Rows from a dataset:
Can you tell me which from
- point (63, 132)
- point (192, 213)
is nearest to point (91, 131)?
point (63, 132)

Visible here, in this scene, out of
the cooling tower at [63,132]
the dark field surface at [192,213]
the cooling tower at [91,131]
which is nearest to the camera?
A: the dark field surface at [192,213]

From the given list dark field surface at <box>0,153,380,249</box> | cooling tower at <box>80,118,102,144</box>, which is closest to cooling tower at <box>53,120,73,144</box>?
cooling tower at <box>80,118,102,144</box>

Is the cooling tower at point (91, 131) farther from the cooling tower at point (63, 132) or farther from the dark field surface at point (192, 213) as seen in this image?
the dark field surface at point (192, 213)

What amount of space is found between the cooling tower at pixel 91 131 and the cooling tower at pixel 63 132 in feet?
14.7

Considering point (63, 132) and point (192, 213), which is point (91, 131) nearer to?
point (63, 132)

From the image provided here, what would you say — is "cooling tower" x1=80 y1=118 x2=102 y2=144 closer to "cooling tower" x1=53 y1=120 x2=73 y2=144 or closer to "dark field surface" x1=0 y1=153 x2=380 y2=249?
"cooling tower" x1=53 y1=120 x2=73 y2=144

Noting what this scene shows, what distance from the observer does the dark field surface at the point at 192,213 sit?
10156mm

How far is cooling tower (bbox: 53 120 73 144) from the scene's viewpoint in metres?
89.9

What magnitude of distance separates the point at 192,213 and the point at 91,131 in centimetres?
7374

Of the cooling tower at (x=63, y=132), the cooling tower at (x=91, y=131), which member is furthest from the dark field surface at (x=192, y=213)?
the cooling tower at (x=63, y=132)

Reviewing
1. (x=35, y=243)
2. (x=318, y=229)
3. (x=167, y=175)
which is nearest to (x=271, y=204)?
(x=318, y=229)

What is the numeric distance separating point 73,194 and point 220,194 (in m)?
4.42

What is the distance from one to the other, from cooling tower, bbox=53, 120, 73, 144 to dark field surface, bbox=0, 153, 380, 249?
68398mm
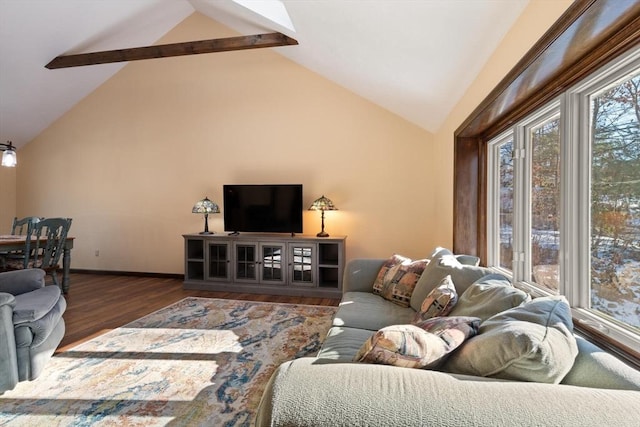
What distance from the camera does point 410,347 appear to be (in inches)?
40.7

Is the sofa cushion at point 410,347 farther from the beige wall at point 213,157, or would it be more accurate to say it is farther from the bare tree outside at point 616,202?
the beige wall at point 213,157

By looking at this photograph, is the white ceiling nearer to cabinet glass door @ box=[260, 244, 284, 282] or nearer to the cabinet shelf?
the cabinet shelf

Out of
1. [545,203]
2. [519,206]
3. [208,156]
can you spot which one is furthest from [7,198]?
[545,203]

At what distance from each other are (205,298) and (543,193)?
370 centimetres

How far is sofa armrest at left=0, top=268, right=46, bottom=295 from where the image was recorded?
2.48 metres

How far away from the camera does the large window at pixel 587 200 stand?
4.49 feet

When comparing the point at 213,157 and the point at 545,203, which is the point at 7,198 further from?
the point at 545,203

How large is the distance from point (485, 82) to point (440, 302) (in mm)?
1535

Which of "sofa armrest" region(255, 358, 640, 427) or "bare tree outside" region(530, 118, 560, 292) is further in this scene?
"bare tree outside" region(530, 118, 560, 292)

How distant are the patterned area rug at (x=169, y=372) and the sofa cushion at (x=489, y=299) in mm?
1294

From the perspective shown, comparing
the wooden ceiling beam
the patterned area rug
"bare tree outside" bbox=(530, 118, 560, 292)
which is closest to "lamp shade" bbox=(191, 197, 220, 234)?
the patterned area rug

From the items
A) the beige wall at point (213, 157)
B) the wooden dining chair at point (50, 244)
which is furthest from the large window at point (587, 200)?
the wooden dining chair at point (50, 244)

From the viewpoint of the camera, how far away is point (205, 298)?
4.10 meters

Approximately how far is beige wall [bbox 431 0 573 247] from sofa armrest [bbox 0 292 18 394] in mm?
3210
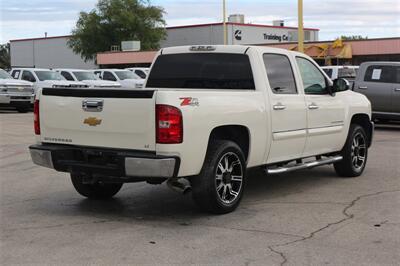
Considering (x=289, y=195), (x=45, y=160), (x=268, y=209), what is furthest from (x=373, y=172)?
(x=45, y=160)

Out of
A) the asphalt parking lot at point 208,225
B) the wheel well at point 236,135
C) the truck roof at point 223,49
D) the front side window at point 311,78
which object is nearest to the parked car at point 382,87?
the asphalt parking lot at point 208,225

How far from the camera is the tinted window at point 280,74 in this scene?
7.40 m

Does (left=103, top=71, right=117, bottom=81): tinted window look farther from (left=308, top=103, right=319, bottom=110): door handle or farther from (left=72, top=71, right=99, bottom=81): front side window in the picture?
(left=308, top=103, right=319, bottom=110): door handle

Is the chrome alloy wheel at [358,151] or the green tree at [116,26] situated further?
the green tree at [116,26]

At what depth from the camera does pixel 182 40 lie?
204 ft

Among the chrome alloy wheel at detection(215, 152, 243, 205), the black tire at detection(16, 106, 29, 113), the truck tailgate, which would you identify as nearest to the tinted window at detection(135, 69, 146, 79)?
the black tire at detection(16, 106, 29, 113)

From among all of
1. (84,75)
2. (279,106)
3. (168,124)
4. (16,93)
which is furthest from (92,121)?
(84,75)

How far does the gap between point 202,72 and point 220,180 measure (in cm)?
172

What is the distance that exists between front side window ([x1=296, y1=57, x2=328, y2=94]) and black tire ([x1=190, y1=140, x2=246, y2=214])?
6.06ft

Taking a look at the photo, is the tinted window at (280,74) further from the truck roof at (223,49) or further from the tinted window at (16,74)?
the tinted window at (16,74)

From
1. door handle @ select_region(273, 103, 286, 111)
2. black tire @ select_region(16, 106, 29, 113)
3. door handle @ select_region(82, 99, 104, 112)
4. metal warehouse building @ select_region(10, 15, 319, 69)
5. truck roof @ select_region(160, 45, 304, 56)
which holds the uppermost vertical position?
metal warehouse building @ select_region(10, 15, 319, 69)

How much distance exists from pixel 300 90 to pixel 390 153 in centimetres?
467

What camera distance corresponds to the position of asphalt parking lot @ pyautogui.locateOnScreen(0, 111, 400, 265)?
16.8ft

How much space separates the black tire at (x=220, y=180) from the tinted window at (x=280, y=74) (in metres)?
1.19
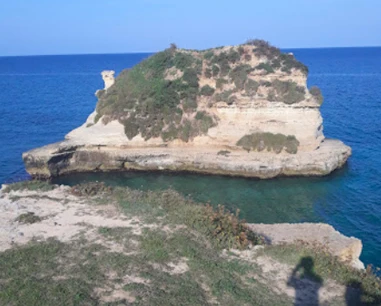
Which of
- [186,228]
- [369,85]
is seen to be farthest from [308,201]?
[369,85]

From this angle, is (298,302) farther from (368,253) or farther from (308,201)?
(308,201)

- [WHAT TO WORK ON] Write out every line of the records above as a numbered list, skipping the blank lines. Leave the pictures out of your answer.

- [REPLY]
1. Can you tell me which from
2. - point (63, 132)
3. - point (192, 213)
4. is nearest to point (91, 131)?
5. point (63, 132)
6. Visible here, in this scene, out of
7. the cooling tower at [63,132]
8. the dark field surface at [192,213]
9. the cooling tower at [91,131]
10. which is nearest to the camera?
11. A: the dark field surface at [192,213]
12. From the given list dark field surface at <box>0,153,380,249</box> | cooling tower at <box>80,118,102,144</box>, which is closest to cooling tower at <box>53,120,73,144</box>?
13. cooling tower at <box>80,118,102,144</box>
14. Is the cooling tower at point (91, 131) farther from the cooling tower at point (63, 132) or farther from the dark field surface at point (192, 213) as seen in this image?
15. the dark field surface at point (192, 213)
16. What amount of space is found between the cooling tower at pixel 91 131 and the cooling tower at pixel 63 132 in feet?
17. 14.7
18. Considering point (63, 132) and point (192, 213), which is point (91, 131) nearer to?
19. point (63, 132)
20. From the image provided here, what would you say — is "cooling tower" x1=80 y1=118 x2=102 y2=144 closer to "cooling tower" x1=53 y1=120 x2=73 y2=144 or closer to "dark field surface" x1=0 y1=153 x2=380 y2=249?
21. "cooling tower" x1=53 y1=120 x2=73 y2=144
22. Noting what this scene shows, what distance from the observer does the dark field surface at the point at 192,213 sit?
23. 10156mm
24. How far is cooling tower (bbox: 53 120 73 144) from the scene's viewpoint in metres?
25. 89.9
26. What magnitude of distance separates the point at 192,213 and the point at 91,131 in centimetres?
27. 7374
28. Of the cooling tower at (x=63, y=132), the cooling tower at (x=91, y=131), which member is furthest from the dark field surface at (x=192, y=213)?
29. the cooling tower at (x=63, y=132)
30. Reviewing
31. 1. (x=35, y=243)
32. 2. (x=318, y=229)
33. 3. (x=167, y=175)
34. which is nearest to (x=271, y=204)?
35. (x=318, y=229)
36. What is the numeric distance separating point 73,194 and point 220,194 (in m)?
37. 4.42
38. What is the distance from one to the other, from cooling tower, bbox=53, 120, 73, 144 to dark field surface, bbox=0, 153, 380, 249?
39. 68398mm
40. What distance from the camera does point 410,347 appear to be (in inches)?
41. 40.7
42. Is the sofa cushion at point 410,347 farther from the beige wall at point 213,157, or would it be more accurate to say it is farther from the bare tree outside at point 616,202?
43. the beige wall at point 213,157
44. By looking at this photograph, is the white ceiling nearer to cabinet glass door @ box=[260, 244, 284, 282] or nearer to the cabinet shelf?
45. the cabinet shelf
46. Out of
47. 1. [545,203]
48. 2. [519,206]
49. 3. [208,156]
50. can you spot which one is furthest from [7,198]?
51. [545,203]
52. At what distance from each other are (205,298) and (543,193)?
53. 370 centimetres
54. How far is sofa armrest at left=0, top=268, right=46, bottom=295 from where the image was recorded?
55. 2.48 metres
56. How far away from the camera does the large window at pixel 587 200 stand?
57. 4.49 feet
58. When comparing the point at 213,157 and the point at 545,203, which is the point at 7,198 further from?
59. the point at 545,203
60. How large is the distance from point (485, 82) to point (440, 302) (in mm)?
61. 1535
62. Which of "sofa armrest" region(255, 358, 640, 427) or "bare tree outside" region(530, 118, 560, 292) is further in this scene?
63. "bare tree outside" region(530, 118, 560, 292)
64. How distant are the patterned area rug at (x=169, y=372) and the sofa cushion at (x=489, y=299) in mm?
65. 1294
66. From the perspective shown, comparing
67. the wooden ceiling beam
68. the patterned area rug
69. "bare tree outside" bbox=(530, 118, 560, 292)
70. which is closest to "lamp shade" bbox=(191, 197, 220, 234)?
71. the patterned area rug
72. From the items
73. A) the beige wall at point (213, 157)
74. B) the wooden dining chair at point (50, 244)
75. which is furthest from the large window at point (587, 200)?
76. the wooden dining chair at point (50, 244)
77. From the viewpoint of the camera, how far away is point (205, 298)?
78. 4.10 meters
79. Approximately how far is beige wall [bbox 431 0 573 247] from sofa armrest [bbox 0 292 18 394] in mm?
80. 3210
81. Considering (x=289, y=195), (x=45, y=160), (x=268, y=209), what is furthest from (x=373, y=172)?
82. (x=45, y=160)
83. Out of
84. A) the asphalt parking lot at point 208,225
85. B) the wheel well at point 236,135
86. C) the truck roof at point 223,49
87. D) the front side window at point 311,78
88. which object is nearest to the parked car at point 382,87?
89. the asphalt parking lot at point 208,225
90. How far from the camera is the tinted window at point 280,74 in this scene?
91. 7.40 m
92. Does (left=103, top=71, right=117, bottom=81): tinted window look farther from (left=308, top=103, right=319, bottom=110): door handle or farther from (left=72, top=71, right=99, bottom=81): front side window in the picture?
93. (left=308, top=103, right=319, bottom=110): door handle
94. Is the chrome alloy wheel at [358,151] or the green tree at [116,26] situated further?
95. the green tree at [116,26]
96. At what depth from the camera does pixel 182 40 lie?
97. 204 ft
98. Among the chrome alloy wheel at detection(215, 152, 243, 205), the black tire at detection(16, 106, 29, 113), the truck tailgate, which would you identify as nearest to the tinted window at detection(135, 69, 146, 79)?
99. the black tire at detection(16, 106, 29, 113)
100. From among all of
101. 1. (84,75)
102. 2. (279,106)
103. 3. (168,124)
104. 4. (16,93)
105. which is furthest from (92,121)?
106. (84,75)
107. How far does the gap between point 202,72 and point 220,180 measure (in cm)?
108. 172
109. What is the distance that exists between front side window ([x1=296, y1=57, x2=328, y2=94]) and black tire ([x1=190, y1=140, x2=246, y2=214])?
110. 6.06ft
111. Taking a look at the photo, is the tinted window at (280,74) further from the truck roof at (223,49) or further from the tinted window at (16,74)?
112. the tinted window at (16,74)
113. From
114. 1. door handle @ select_region(273, 103, 286, 111)
115. 2. black tire @ select_region(16, 106, 29, 113)
116. 3. door handle @ select_region(82, 99, 104, 112)
117. 4. metal warehouse building @ select_region(10, 15, 319, 69)
118. 5. truck roof @ select_region(160, 45, 304, 56)
119. which holds the uppermost vertical position?
120. metal warehouse building @ select_region(10, 15, 319, 69)
121. How much distance exists from pixel 300 90 to pixel 390 153 in centimetres?
122. 467
123. What camera distance corresponds to the position of asphalt parking lot @ pyautogui.locateOnScreen(0, 111, 400, 265)?
124. 16.8ft
125. How much space separates the black tire at (x=220, y=180) from the tinted window at (x=280, y=74) (in metres)?
126. 1.19
127. Which of
128. - [186,228]
129. - [369,85]
130. is seen to be farthest from [308,201]?
131. [369,85]
132. From this angle, is (298,302) farther from (368,253) or farther from (308,201)?
133. (308,201)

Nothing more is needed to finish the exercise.